Don’t Trust Them, Daniel

by Kath Kilburn 

Email: kath.kilburn@lineone.net


I’m too daft to lie, my mother used to say, and anyway I’m not that kind of person. But I didn’t think you’d like me if you knew I was older. I told you lots of true things about me, but…there’s always a ‘but’. They say that, don’t they? Mum used to say I’d always be ‘the butt’. Two tees, she said. It was her joke.

The snap I sent was me. Really. I wasn’t cheating. It was a few years ago, taken at school, that’s all. I didn’t have another. You said I was handsome. No one else ever said it except you.

You didn’t send me a photo, but you sounded lovely. Soft. I pictured your wavy hair, green eyes (I think you said green - green or brown.) And you were kind. So lovely.
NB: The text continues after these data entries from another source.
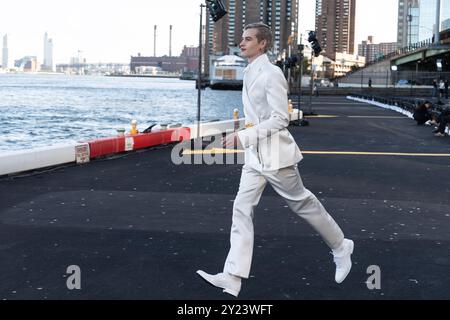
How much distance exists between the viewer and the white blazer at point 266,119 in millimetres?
4910

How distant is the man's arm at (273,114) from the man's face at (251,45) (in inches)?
11.5

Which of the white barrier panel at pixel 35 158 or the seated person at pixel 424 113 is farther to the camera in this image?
the seated person at pixel 424 113

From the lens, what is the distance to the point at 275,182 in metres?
5.06

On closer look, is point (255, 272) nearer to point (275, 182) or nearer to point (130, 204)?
point (275, 182)

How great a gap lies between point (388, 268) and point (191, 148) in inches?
435

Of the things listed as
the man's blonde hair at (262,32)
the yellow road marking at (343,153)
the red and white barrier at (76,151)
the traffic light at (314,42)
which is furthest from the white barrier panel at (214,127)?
the man's blonde hair at (262,32)

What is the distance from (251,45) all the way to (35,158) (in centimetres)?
845

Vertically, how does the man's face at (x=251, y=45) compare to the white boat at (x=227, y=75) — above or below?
below

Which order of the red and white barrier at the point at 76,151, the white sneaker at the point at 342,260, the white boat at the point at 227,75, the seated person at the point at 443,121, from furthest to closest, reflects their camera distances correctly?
the white boat at the point at 227,75, the seated person at the point at 443,121, the red and white barrier at the point at 76,151, the white sneaker at the point at 342,260

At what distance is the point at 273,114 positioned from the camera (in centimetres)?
493

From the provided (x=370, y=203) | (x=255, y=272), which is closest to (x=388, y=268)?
(x=255, y=272)

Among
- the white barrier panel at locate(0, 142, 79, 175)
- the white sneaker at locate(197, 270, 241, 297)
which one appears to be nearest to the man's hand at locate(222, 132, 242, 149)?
the white sneaker at locate(197, 270, 241, 297)

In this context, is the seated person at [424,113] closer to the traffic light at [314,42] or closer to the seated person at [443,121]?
the seated person at [443,121]

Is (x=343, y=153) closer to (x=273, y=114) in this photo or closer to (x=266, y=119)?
(x=266, y=119)
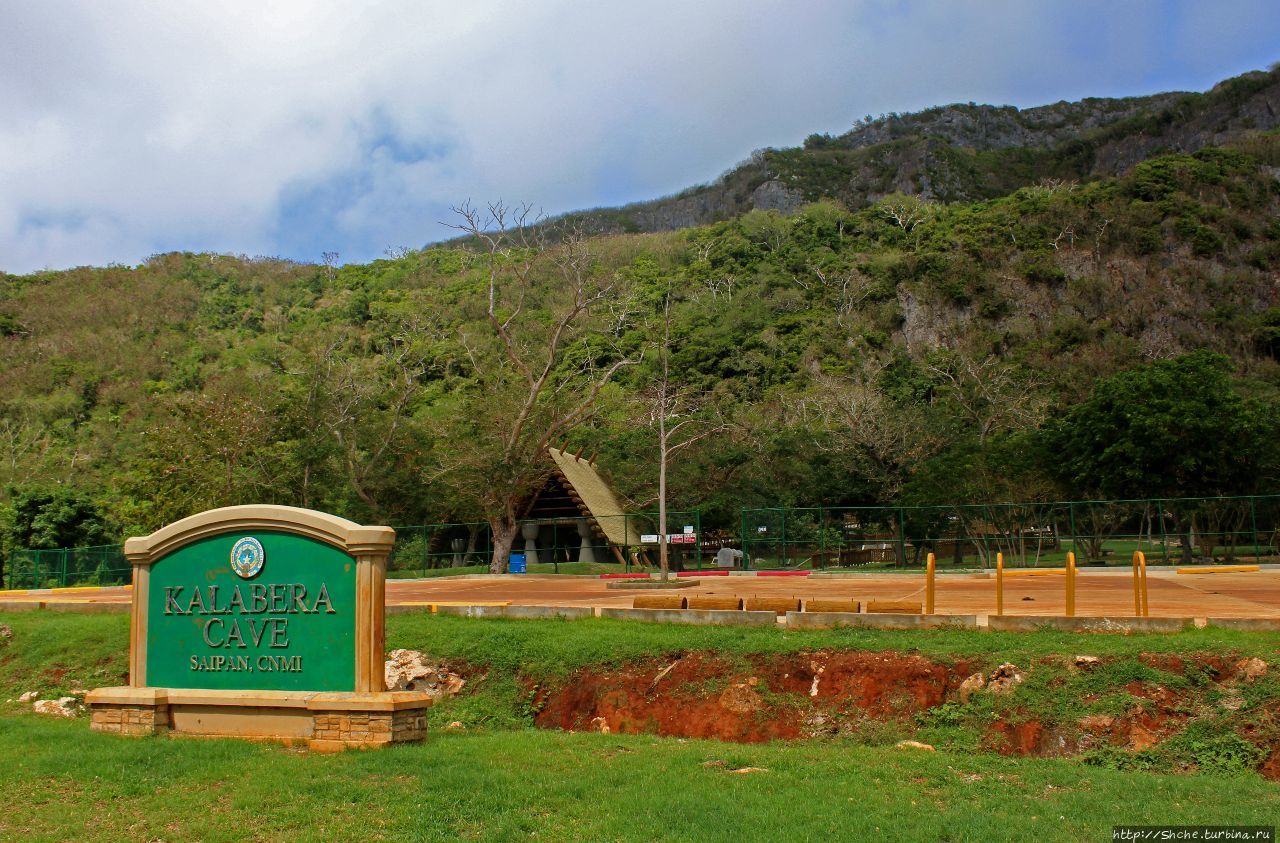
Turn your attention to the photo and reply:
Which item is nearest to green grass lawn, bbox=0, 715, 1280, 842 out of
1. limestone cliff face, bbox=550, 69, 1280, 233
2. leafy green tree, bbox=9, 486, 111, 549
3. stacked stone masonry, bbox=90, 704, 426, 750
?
stacked stone masonry, bbox=90, 704, 426, 750

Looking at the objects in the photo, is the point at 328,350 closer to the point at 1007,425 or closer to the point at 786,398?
the point at 786,398

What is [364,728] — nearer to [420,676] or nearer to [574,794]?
[574,794]

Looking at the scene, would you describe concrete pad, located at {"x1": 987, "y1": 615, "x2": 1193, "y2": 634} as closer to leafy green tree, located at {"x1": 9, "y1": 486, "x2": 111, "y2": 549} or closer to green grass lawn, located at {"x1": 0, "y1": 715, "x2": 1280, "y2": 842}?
green grass lawn, located at {"x1": 0, "y1": 715, "x2": 1280, "y2": 842}

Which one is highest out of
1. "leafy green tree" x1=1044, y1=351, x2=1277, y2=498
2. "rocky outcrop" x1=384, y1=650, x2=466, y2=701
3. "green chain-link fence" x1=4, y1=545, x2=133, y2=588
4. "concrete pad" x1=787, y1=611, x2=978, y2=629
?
"leafy green tree" x1=1044, y1=351, x2=1277, y2=498

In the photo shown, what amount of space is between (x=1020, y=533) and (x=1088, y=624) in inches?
795

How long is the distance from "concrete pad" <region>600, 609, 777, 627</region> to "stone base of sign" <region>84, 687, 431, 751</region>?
6063 mm

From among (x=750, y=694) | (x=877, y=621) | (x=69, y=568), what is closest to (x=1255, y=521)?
(x=877, y=621)

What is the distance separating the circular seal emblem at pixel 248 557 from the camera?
11.4m

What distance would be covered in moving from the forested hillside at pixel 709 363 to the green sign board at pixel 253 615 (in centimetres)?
2203

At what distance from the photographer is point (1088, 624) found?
13.8 metres

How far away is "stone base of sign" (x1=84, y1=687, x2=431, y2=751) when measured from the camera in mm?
10406

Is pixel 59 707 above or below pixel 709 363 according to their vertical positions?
below

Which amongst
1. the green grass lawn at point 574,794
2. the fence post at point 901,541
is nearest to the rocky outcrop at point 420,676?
the green grass lawn at point 574,794

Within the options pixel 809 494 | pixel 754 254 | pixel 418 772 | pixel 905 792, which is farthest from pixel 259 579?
pixel 754 254
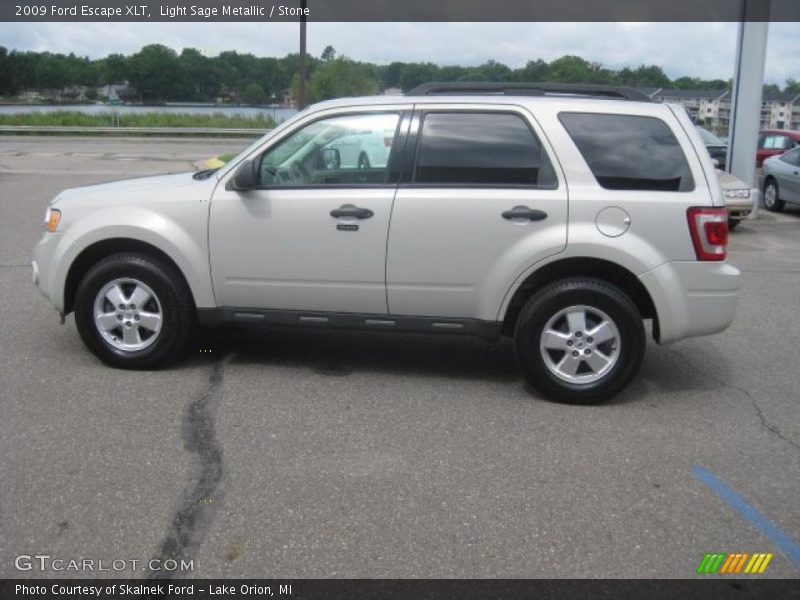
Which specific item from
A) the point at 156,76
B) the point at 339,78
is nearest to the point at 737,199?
the point at 339,78

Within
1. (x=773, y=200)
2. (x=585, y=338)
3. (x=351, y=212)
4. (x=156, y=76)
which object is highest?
(x=156, y=76)

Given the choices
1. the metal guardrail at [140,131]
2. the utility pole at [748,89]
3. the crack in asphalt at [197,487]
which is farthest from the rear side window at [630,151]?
the metal guardrail at [140,131]

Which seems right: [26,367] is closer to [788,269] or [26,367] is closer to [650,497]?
[650,497]

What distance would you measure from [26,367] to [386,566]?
351 cm

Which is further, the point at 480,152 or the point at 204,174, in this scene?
the point at 204,174

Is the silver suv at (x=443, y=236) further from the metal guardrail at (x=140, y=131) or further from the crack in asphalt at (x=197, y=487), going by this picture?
the metal guardrail at (x=140, y=131)

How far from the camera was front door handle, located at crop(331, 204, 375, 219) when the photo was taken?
5344 millimetres

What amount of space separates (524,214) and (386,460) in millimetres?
1772

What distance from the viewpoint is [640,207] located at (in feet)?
16.9

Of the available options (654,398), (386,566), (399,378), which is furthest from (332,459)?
(654,398)

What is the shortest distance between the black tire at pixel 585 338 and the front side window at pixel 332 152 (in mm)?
1378

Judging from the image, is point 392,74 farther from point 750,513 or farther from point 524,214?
point 750,513

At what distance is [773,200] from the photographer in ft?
54.5

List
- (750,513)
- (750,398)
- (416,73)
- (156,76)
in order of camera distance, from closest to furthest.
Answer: (750,513) < (750,398) < (416,73) < (156,76)
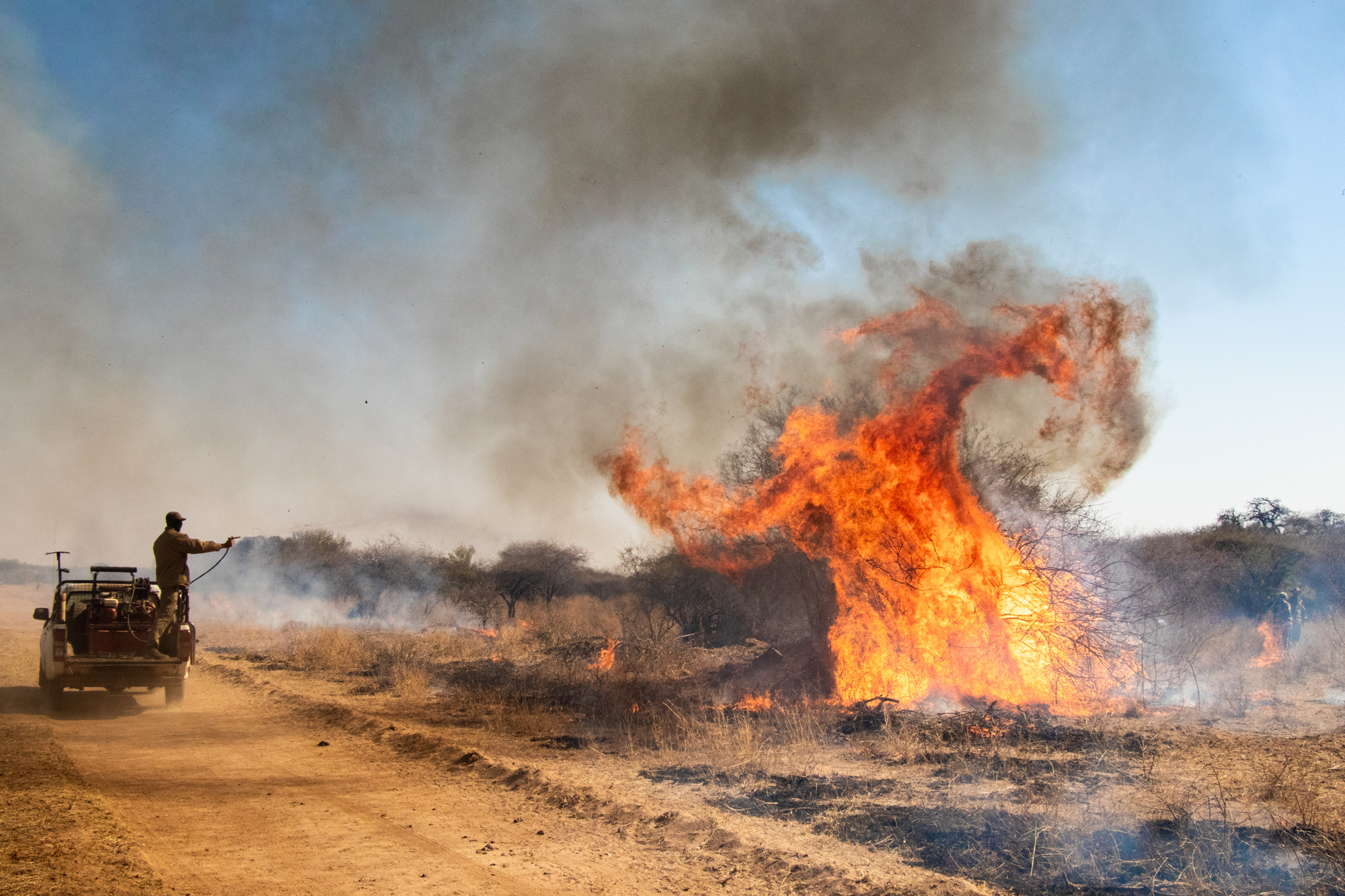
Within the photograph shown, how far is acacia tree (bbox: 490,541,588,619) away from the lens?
41.4 metres

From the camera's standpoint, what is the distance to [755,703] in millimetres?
13195

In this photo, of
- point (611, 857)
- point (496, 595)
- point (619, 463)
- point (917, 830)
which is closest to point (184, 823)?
point (611, 857)

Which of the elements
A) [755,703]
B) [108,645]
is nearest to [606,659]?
[755,703]

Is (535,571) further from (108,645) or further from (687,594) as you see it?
(108,645)

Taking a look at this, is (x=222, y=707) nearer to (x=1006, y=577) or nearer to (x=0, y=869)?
(x=0, y=869)

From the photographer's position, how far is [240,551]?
5647 centimetres

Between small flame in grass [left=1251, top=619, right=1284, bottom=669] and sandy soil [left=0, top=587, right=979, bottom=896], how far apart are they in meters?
15.2

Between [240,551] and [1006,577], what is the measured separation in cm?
5766

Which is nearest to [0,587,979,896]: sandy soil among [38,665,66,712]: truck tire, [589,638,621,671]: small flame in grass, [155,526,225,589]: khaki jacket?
[38,665,66,712]: truck tire

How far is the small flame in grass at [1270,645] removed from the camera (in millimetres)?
16339

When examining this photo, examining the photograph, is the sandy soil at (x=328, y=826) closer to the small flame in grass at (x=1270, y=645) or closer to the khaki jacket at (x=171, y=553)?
the khaki jacket at (x=171, y=553)

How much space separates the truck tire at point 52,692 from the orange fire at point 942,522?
37.6ft

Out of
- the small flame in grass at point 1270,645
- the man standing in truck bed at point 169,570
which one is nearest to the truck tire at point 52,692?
the man standing in truck bed at point 169,570

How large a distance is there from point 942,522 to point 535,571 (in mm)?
33335
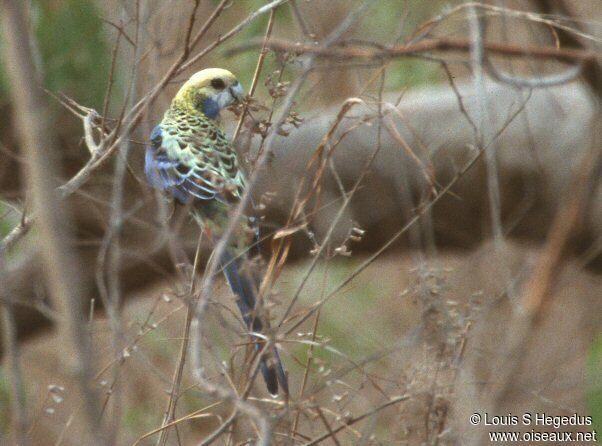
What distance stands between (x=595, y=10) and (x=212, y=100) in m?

It’s the noises that bother me. Nothing else. The noises – I don’t like them. Just because I stay in and sit at my computer, that doesn’t make me a weirdo. You understood. I’ve heard them call me that. Sometimes they shout it through the letterbox. Kids. But I’m not.

I wanted to smell your hair. I like smells, nice ones. And to see you in your uniform. Scrubbed face. Shiny black shoes. Smell you. Somewhere away from the noises. It’s the tick, tick ones I don’t like. They do my head in. I put the alarm clock under the bed so I couldn’t hear it ticking. Mum said I was a funny lad. I don’t know why that’s funny. I’ll tell you what else as well – those crossings that beep, beep, beep, beep, beep, beep, beep to tell you to cross. You can see the traffic’s stopped but they go bloody beep, bloody beep, bloody beep, bloody beep, bloody beep. Wagons are all right, but they back-back and then they beep as well. Some of them talk to you. ‘This security vehicle is reversing.’ I don’t mind the talking though. It’s just the bloody beeping.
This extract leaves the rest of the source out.